Kruger van Wyk

Personal information
- Full name: Cornelius Francois Kruger van Wyk
- Born: 7 February 1980 (age 46) Wolmaransstad, Transvaal Province, South Africa
- Batting: Right-handed
- Role: Wicket-keeper

International information
- National side: New Zealand;
- Test debut (cap 255): 7 March 2012 v South Africa
- Last Test: 29 November 2012 v Sri Lanka

Domestic team information
- 2000/01–2005/06: Northerns
- 2004/05–2005/06: Titans
- 2006/07–2009/10: Canterbury
- 2010/11–2015/16: Central Districts

Career statistics
| Competition | Test | FC | LA | T20 |
| Matches | 9 | 138 | 141 | 80 |
| Runs scored | 341 | 6,734 | 2,624 | 877 |
| Batting average | 21.31 | 37.59 | 38.73 | 21.39 |
| 100s/50s | 0/1 | 7/41 | 1/14 | 0/1 |
| Top score | 71 | 178* | 114* | 59* |
| Catches/stumpings | 23/1 | 415/20 | 158/20 | 43/15 |
- Source: Cricinfo, 20 March 2017

= Kruger van Wyk =

New Zealand cricketer

Cornelius Francoius Kruger van Wyk (born 7 February 1980) is a former New Zealand cricketer who plays for the Central Districts Stags. He is a wicket-keeper-batsman. He has played professionally in South Africa and New Zealand, and at club level in Scotland. He attended Afrikaanse Hoër Seunskool (Afrikaans High School for Boys, also known as Affies), a popular and renowned public school located in Pretoria.

==Domestic career==
Born and raised in South Africa, van Wyk started his first class career with Northerns in 2000/01 season. However, any hope of breaking into the South African team was diminished by Mark Boucher's long-term hold on the position. He moved to New Zealand on the encouragement of his coach, and started playing for the Canterbury Wizards from the 2006/07 season.
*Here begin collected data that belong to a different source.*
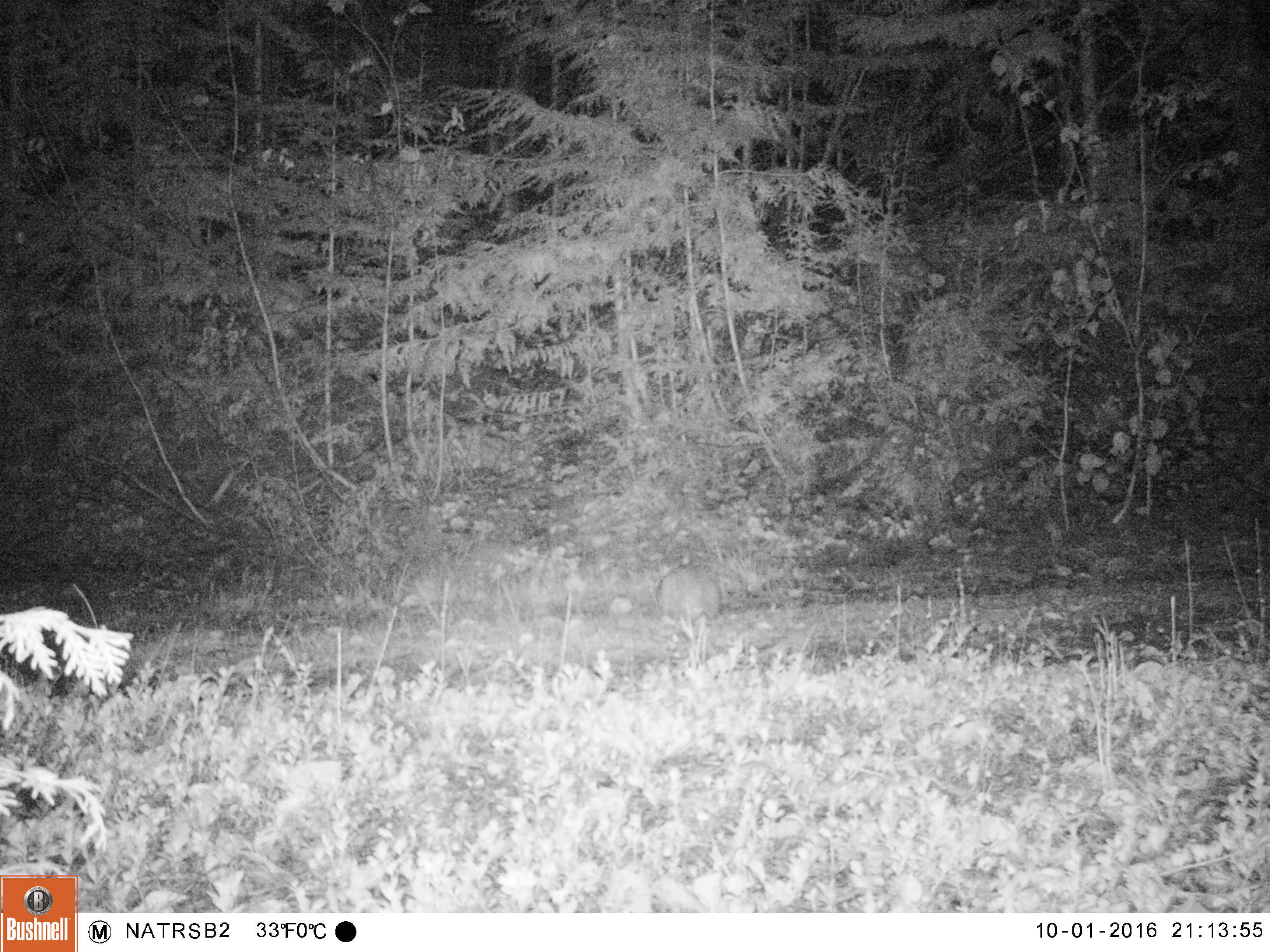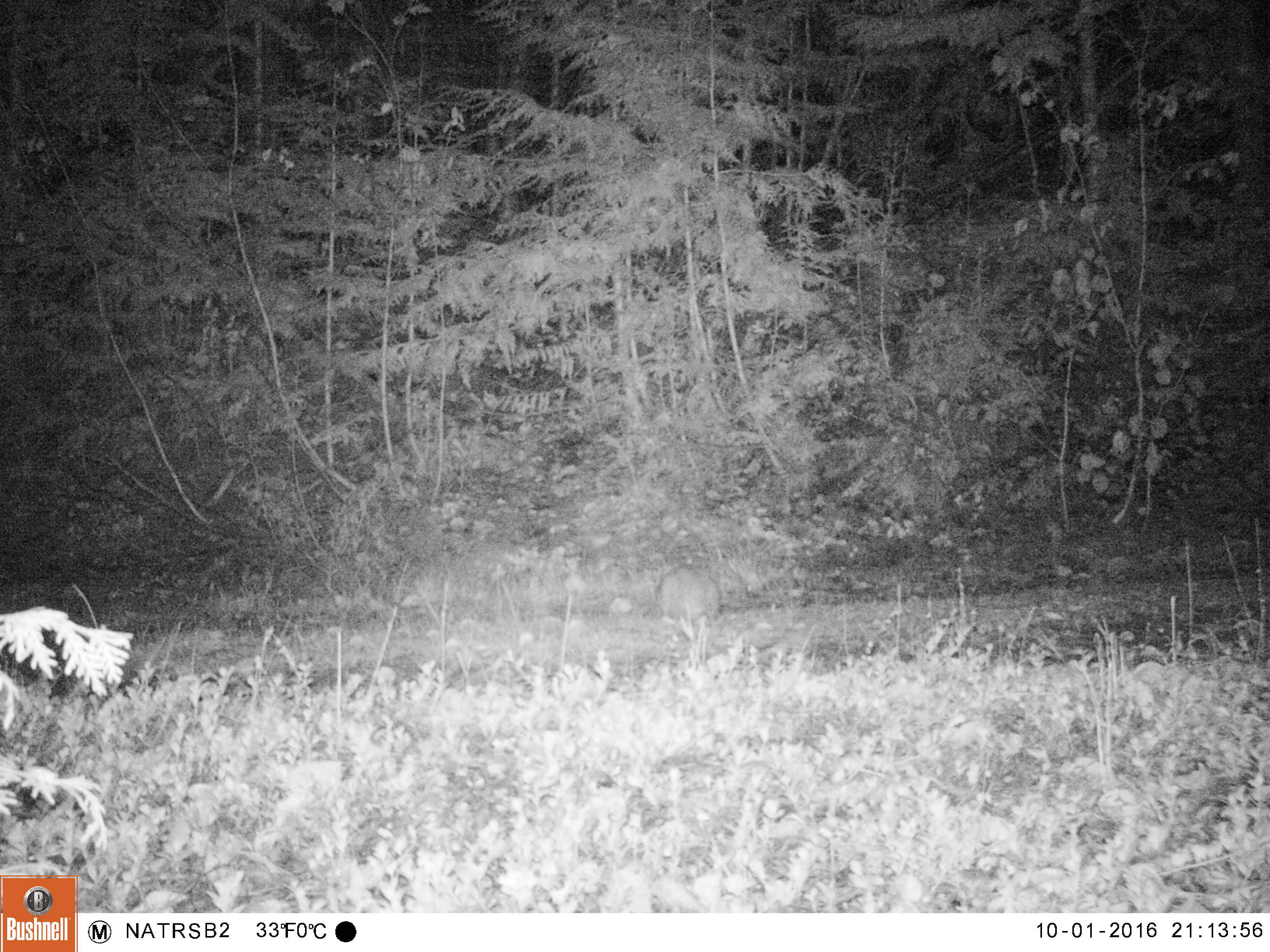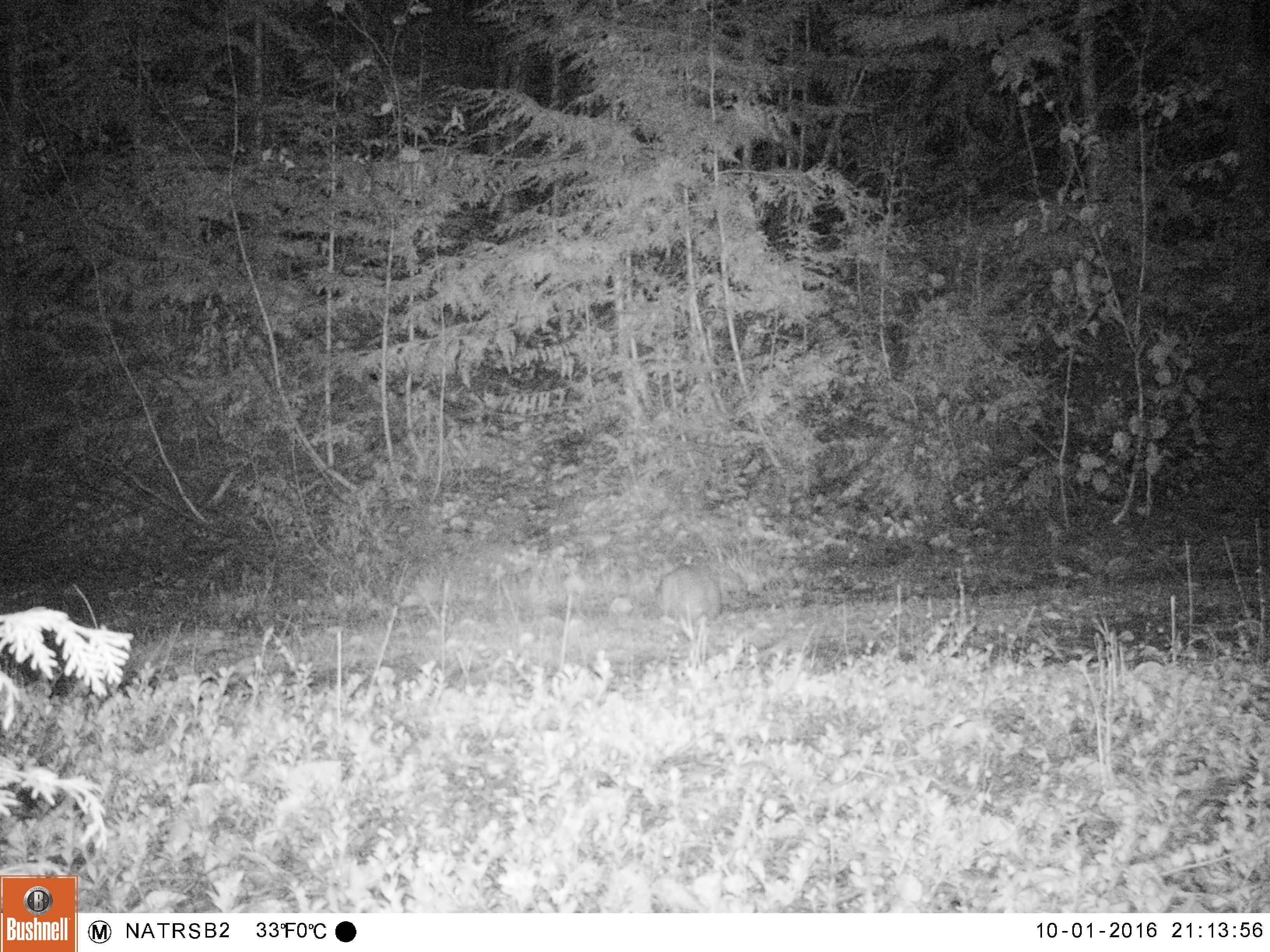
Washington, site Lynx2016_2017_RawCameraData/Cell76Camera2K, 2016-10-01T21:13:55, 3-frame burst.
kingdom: Animalia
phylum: Chordata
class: Mammalia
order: Lagomorpha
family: Leporidae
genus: Lepus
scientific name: Lepus americanus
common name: snowshoe hare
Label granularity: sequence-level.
Van Wyk captained the Canterbury Wizards in the 2008 season in which they won the first class State Championship title. He was awarded the Canterbury Wizards player of the year for the 2007/8 season. He captained the Wizards until 2010, when he signed for the Central Districts Stags. In the New Zealand winter he has played professionally in Scotland for West Lothian County Cricket Association who have since been renamed Linlithgow Cricket Club.

==International career==
On 16 January 2012, van Wyk was named in the New Zealand cricket squad to play Zimbabwe in a one-off test match commencing 26 January 2012. Kruger van Wyk was named to make his test debut later that summer against his former country after BJ Watling was ruled out with a hip injury.

==Retirement==
In December 2015, he announced his retirement from all forms of cricket, to take up the role of Director of Cricket at the University of Pretoria's TuksCricket Academy.